Should we accept tool recommendations?

No.

Recommendation Questions Equal Low-Quality Questions

While there are occasional exceptions, in general tool-recommendation questions (and shopping questions in general) are low-quality questions. They may be low quality for a variety of reasons:

  1. Too specific to the individual use case, and unlikely to help others.
  2. Too general, and unlikely to be applicable to anyone else's specific use case.
  3. The questions often reflect no research or individual effort, and basically amount to "I don't know how to use a search engine" or "please do my research and critical thinking for me."
  4. Are almost infinitely open-ended, and basically amount to an opinion or popularity poll.
  5. Typically amount to asking for fish instead of attempting to learn fishing techniques.

Recommendation Questions Don't Encourage Experts to Participate

The Q&A format is designed to attract expert responses, for whatever value of "expert" you'd like to apply. That means questions should be interesting to the pool of potential answerers, and elicit answers that are meaningful to future visitors. Responding to opinion polls or acting as a search-engine proxy does not attract experts, and the value to questioners is also...well, questionable.

List of tasks »
[a] Copy these rows word for word, starting at the line that contains "From the options" and continuing through the last of the rows, with both ends included.
[b] Write the next part of the piece on tool-recommendation questions, picking up after its final sentence.

Spatial reasoning dataset excerpts:
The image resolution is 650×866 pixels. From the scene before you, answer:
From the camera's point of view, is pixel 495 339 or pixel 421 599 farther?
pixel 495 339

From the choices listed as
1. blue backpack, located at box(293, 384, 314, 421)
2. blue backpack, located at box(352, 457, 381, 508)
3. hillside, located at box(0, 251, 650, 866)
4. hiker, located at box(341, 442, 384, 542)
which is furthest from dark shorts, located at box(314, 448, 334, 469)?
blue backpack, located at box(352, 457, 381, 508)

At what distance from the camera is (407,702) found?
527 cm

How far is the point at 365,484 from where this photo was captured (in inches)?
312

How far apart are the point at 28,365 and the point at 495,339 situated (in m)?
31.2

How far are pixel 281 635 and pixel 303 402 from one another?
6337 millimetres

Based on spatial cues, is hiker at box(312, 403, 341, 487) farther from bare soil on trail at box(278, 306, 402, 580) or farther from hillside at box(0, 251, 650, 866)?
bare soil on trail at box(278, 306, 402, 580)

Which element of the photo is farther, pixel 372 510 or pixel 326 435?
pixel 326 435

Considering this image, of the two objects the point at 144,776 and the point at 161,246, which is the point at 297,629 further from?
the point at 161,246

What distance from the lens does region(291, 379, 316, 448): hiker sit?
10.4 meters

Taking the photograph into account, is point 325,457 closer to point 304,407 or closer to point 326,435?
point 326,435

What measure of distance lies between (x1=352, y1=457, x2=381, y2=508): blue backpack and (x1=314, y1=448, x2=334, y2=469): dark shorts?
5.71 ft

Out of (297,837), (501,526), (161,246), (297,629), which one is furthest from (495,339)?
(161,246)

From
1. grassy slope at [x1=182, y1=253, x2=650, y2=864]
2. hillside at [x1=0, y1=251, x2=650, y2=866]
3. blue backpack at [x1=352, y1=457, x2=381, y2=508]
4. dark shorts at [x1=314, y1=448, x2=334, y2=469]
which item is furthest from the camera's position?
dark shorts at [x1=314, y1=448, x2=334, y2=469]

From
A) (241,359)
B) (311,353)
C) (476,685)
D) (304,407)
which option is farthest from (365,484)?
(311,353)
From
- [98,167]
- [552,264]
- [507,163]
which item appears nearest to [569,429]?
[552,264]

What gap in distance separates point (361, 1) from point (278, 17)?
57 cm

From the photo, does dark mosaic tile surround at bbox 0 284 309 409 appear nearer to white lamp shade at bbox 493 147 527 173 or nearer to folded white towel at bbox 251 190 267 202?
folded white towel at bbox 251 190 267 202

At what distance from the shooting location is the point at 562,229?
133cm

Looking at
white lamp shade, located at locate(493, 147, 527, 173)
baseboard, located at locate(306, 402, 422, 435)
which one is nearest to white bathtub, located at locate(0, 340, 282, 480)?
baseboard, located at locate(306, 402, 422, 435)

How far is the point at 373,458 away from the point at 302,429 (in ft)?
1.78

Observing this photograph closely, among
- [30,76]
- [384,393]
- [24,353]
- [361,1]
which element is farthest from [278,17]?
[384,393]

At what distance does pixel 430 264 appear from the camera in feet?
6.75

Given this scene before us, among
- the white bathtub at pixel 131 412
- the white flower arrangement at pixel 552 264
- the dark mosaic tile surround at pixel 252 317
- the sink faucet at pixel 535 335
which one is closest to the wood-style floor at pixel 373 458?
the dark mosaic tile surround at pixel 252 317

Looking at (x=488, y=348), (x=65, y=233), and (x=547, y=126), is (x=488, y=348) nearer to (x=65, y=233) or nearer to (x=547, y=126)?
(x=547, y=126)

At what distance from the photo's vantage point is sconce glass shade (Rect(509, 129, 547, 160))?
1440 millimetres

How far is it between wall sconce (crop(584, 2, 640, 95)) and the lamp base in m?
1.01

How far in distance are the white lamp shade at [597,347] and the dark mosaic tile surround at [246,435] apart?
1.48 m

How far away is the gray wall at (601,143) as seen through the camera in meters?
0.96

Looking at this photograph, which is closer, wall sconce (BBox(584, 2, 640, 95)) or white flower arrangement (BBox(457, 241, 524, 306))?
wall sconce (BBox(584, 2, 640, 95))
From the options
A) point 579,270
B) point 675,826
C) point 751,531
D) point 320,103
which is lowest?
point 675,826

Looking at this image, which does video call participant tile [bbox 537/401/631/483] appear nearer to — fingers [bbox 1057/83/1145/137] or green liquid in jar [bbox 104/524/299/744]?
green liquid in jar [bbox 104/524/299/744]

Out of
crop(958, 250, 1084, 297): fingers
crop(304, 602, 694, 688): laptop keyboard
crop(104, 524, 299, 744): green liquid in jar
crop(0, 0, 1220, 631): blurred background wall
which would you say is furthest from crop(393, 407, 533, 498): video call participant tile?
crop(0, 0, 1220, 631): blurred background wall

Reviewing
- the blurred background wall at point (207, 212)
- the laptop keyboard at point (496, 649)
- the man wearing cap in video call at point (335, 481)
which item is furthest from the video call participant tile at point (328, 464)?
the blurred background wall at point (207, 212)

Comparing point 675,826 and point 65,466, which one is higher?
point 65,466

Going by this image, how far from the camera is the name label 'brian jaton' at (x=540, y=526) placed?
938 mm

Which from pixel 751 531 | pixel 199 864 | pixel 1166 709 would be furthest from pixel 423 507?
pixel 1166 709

Outputs »
[a]
From the options
A) point 579,270
B) point 675,826
C) point 751,531
D) point 320,103
which is lowest?
point 675,826

Looking at this image, which does video call participant tile [bbox 537/401/631/483] appear nearer to — fingers [bbox 1057/83/1145/137] or green liquid in jar [bbox 104/524/299/744]?
green liquid in jar [bbox 104/524/299/744]

Out of
crop(958, 250, 1084, 297): fingers
crop(304, 602, 694, 688): laptop keyboard
crop(104, 524, 299, 744): green liquid in jar
crop(0, 0, 1220, 631): blurred background wall
which would you say is furthest from crop(393, 407, 533, 498): video call participant tile?
crop(0, 0, 1220, 631): blurred background wall

Reviewing
- the blurred background wall at point (207, 212)
- the laptop keyboard at point (496, 649)
- the man wearing cap in video call at point (335, 481)
which item is furthest from the video call participant tile at point (328, 464)?
the blurred background wall at point (207, 212)

Comparing point 675,826 and point 65,466, which one is higher?
point 65,466

Going by this image, how far from the camera is the name label 'brian jaton' at (x=540, y=526) placed?
938 mm

Which from pixel 751 531 | pixel 199 864 | pixel 1166 709 would be furthest from pixel 423 507?
pixel 1166 709

[b]
This comment by Mark Wallace highlights the issue well:

[I]magine asking your lawyer, "Do people actually write briefs? I'm just looking for the critical parts of being a lawyer".

By allowing questions that treat project management as a commodity (I'll take half a dozen successful IT projects and a large milkshake, please!) rather than as a professional discipline, we're encouraging people to treat PMSE as a substitute for learning about project management. PMSE should not become a dumping ground for "plz giv m3 d4 pr0j3ct pl4ns" questions.

This doesn't mean all questions have to be expert-level questions, or that entry-level questions and answers aren't welcome. However, high-quality questions and answers make PMSE a better Q&A site, while recommendation questions usually fit a discussion format better.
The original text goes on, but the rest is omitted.